1. Introduction
With the development of laser scanning and image stereo matching, 3D point clouds have emerged in large numbers and become an important type of geometric data structure [
1]. Efficient and effective semantic feature learning for 3D point clouds has been an urgent problem for further analysis tasks such as classification and segmentation, which have enormous real-world applications such as autonomous driving, 3D reconstruction, and digital cities [
2,
3].
Recently, benefiting from the powerful feature learning capability of deep learning networks [
4,
5,
6], researchers have attempted to generalize deep learning from regular grid domains (e.g., images, speeches) to irregular 3D point clouds [
7,
8,
9,
10]. However, because of the irregular data structure of 3D point clouds, standard convolutional neural networks (CNNs) cannot be directly applied to them. To address this problem, the most intuitive way is to divide the 3D point cloud space into regular 3D voxels [
11,
12,
13,
14] or project the 3D point cloud onto 2D images from multiple views [
15,
16,
17,
18], so that the CNNs can be applied directly. However, since the 3D point clouds only record the surface points of 3D objects, the 3D volumetric representation inevitably leads to computation consumption and resolution limitation, while the multi-view projection is sensitive to the mutual occlusion among objects [
7]. More recently, PointNet [
1] introduced a set-based point cloud deep learning network, which allows researchers to directly extract the discriminative features of point clouds by using simple multilayer perceptron (MLP) and a global aggregation function (e.g., the max function). However, the set-based method neglects the spatial neighboring relation between points, which contains fine-grained geometric structures for 3D point cloud analysis.

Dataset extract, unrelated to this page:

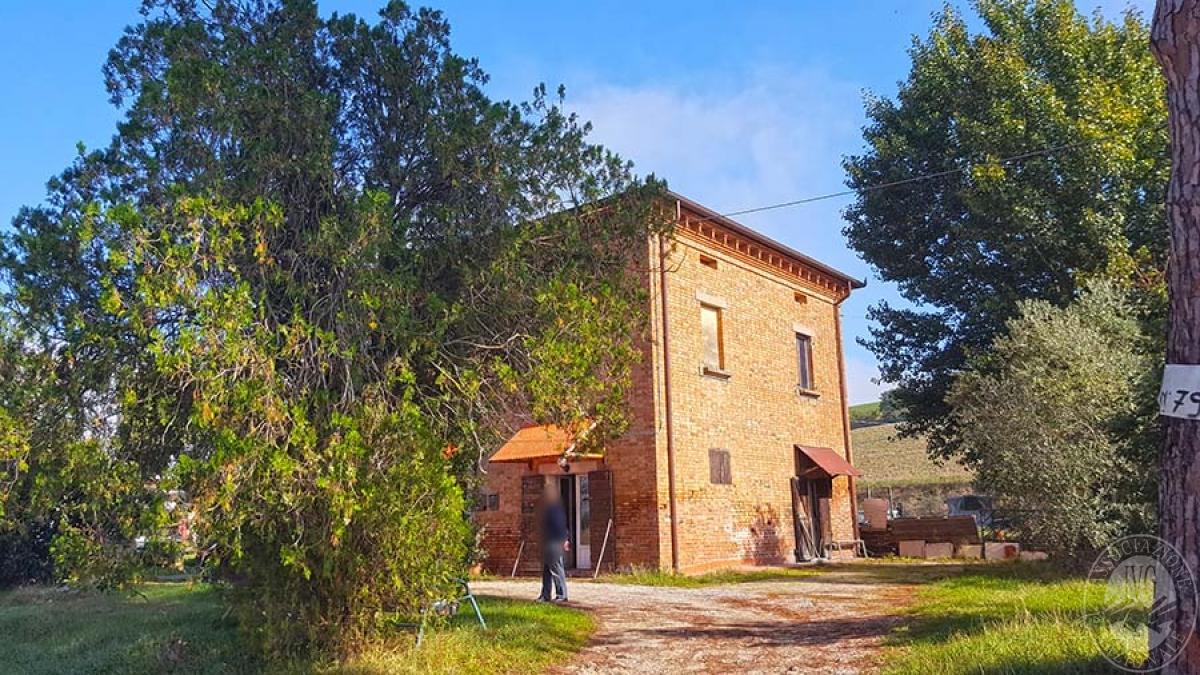 Casa colonica a CORTONA in C.S. Chianacce 0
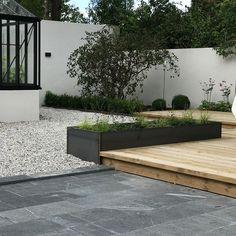 Nästan färdigt resultat hos en kund, här har jag varit med f Small Garden Design, Garden Landscape Design, Courtyard Landscaping, Screen Plants, Outdoor Living Rooms, Garden Cottage, Terrace Garden, Garden Styles, Garden Inspiration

In fact, the convolution, which is the core of CNNs, can be seen as a template-matching process between the input signal and the convolution kernels. Each convolution kernel has its specific function and is activated when it meets the corresponding structure (e.g., the edge of the image). Inspired by this, the key of our structure-aware convolution (SAC) is to extract the local geometric structure of point clouds by matching each point’s neighborhoods with a series of 3D kernels with specific structures (as shown in
Figure 1). Similarly, the interested geometric structures in 3D point clouds is activated when they are matched with our kernels. To adapt to the complex real situations, the geometric structure of the 3D kernels is adaptively learned from the training dataset.

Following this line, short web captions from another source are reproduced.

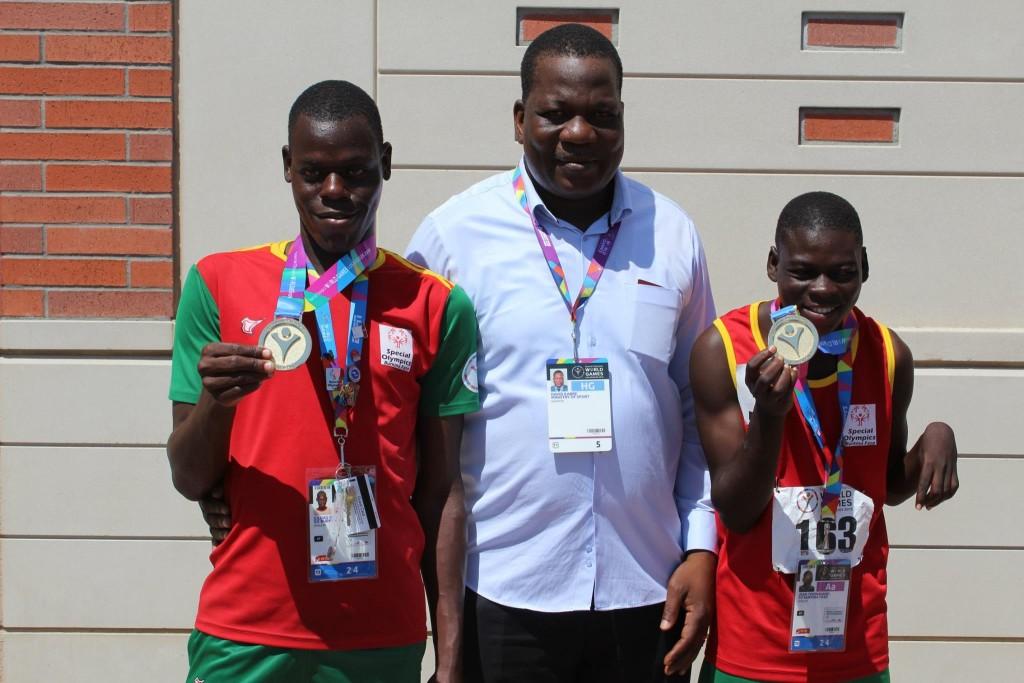 Le ministre des Sports et des Loisirs Kabré (milieu) en compagnie de deux médailles des Jeux de Special Olympics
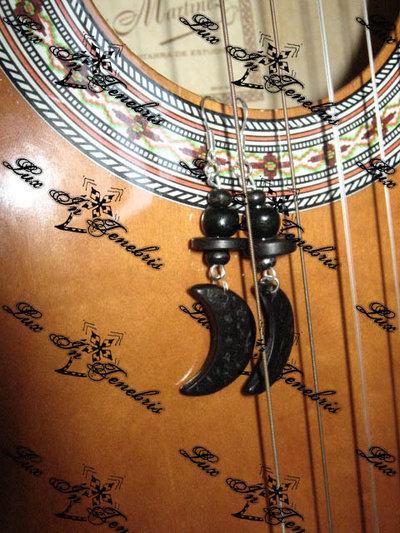 orecchini legno luna nera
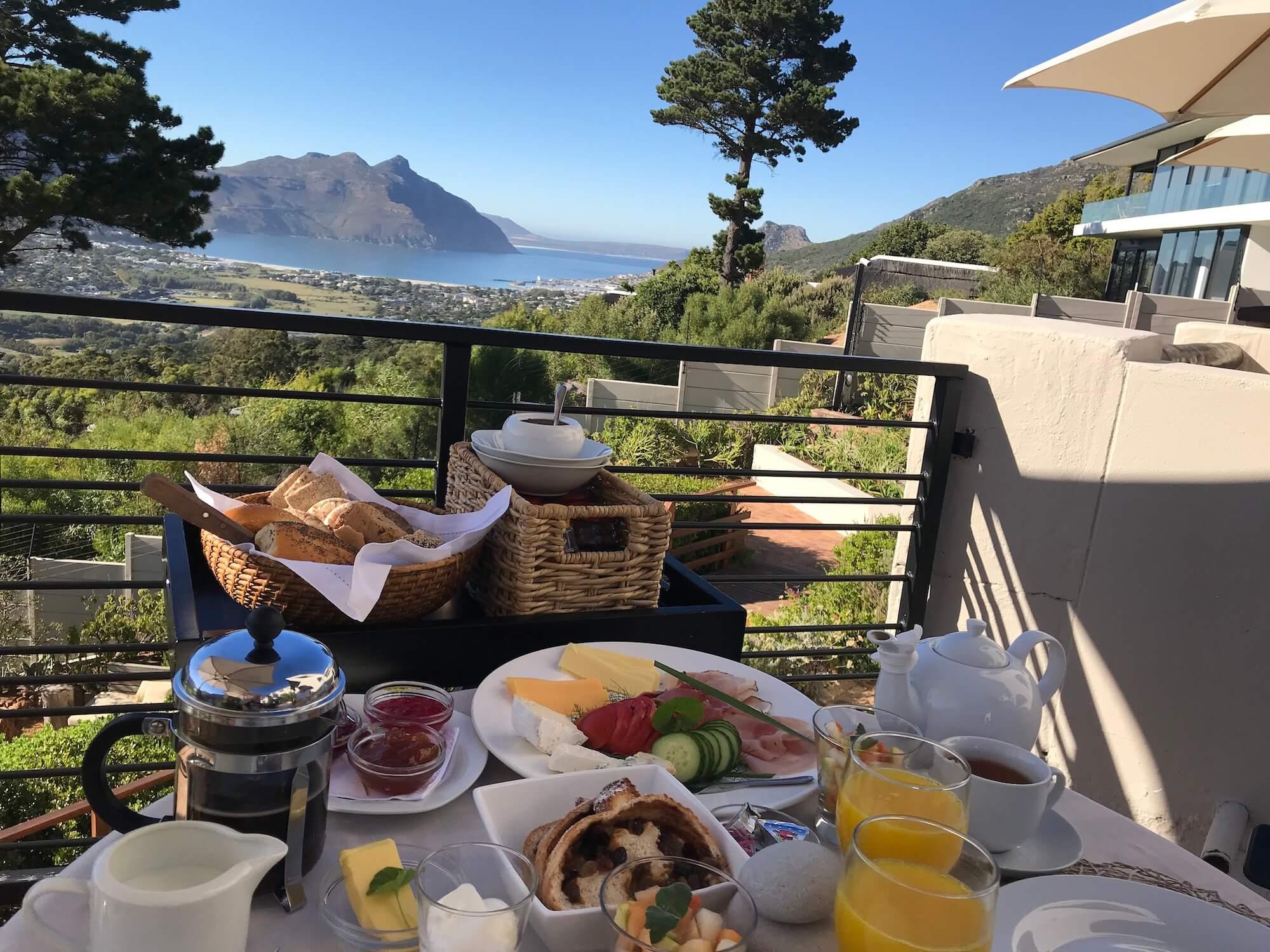 Frühstück auf der Terasse vom Dreamhouse Guesthouse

Specifically, for each point in the point cloud, we first find its neighborhoods as a point set and then match it with the kernel which also consists of a set of learnable 3D points. During the training phase, the kernels are guided to approximate the geometric structures that exist in the training data. However, different from regular 2D images, in which the coordinates of each neighboring pixel are fixed and the geometric structures are reflected by changing gray values, our kernels for 3D point clouds need to be matched with the coordinates of the neighboring points. When the kernels are well trained, they form a series of 3D geometric structures that can be used to capture the corresponding structures in the point clouds.
Our SAC focuses on capturing the local geometric structures of 3D point clouds; it is a simple yet efficient module that can be embedded into other existing point cloud deep learning networks such as PointNet [
1], PointNet++ [
19], and KCNet [
20]. To verify the effectiveness of our proposed SAC, we experimentally applied it to various point cloud analysis tasks, including object classification and semantic segmentation, on three public datasets. Experimental results show that the proposed SAC is efficient to capture the geometric structures of the 3D point clouds and efficiently improves the performance of the recently developed point cloud deep learning networks.
Overall, the main contributions of this paper can be summarized as follows:
We propose a novel structure-aware convolution (SAC) to explicitly capture the geometric structure of point clouds by matching each point’s neighborhoods with a series of learnable 3D point kernels (which can be regarded as 3D geometric “templates”);
We show how to integrate our SAC into existing point cloud deep learning networks, and train end-to-end point cloud classification and segmentation networks;
We experimentally demonstrate the effectiveness of our SAC by improving the performance of the recently developed point cloud deep learning networks (PointNet [
1], PointNet++ [
19], and KCNet [
20]) on both classification and segmentation tasks.
3. Methods
We propose a novel structure-aware convolution for geometric structure learning on point clouds with a series of learnable 3D kernels (
Section 3.1), and show its relation with standard convolution on a regular 2D grid (
Section 3.2). Afterward, we show how to integrate the proposed SAC into recently developed deep learning networks for both point cloud classification and segmentation (
Section 3.3).
3.1. Structure-Aware Convolution
We denote the given point cloud as , where represents the coordinates of the -th point. represents the set of neighboring points of (including itself), and our goal is to recognize the geometric structure that is formed by the neighboring points. For example, is it a plane, a spherical surface, a corner, or another geometric structure?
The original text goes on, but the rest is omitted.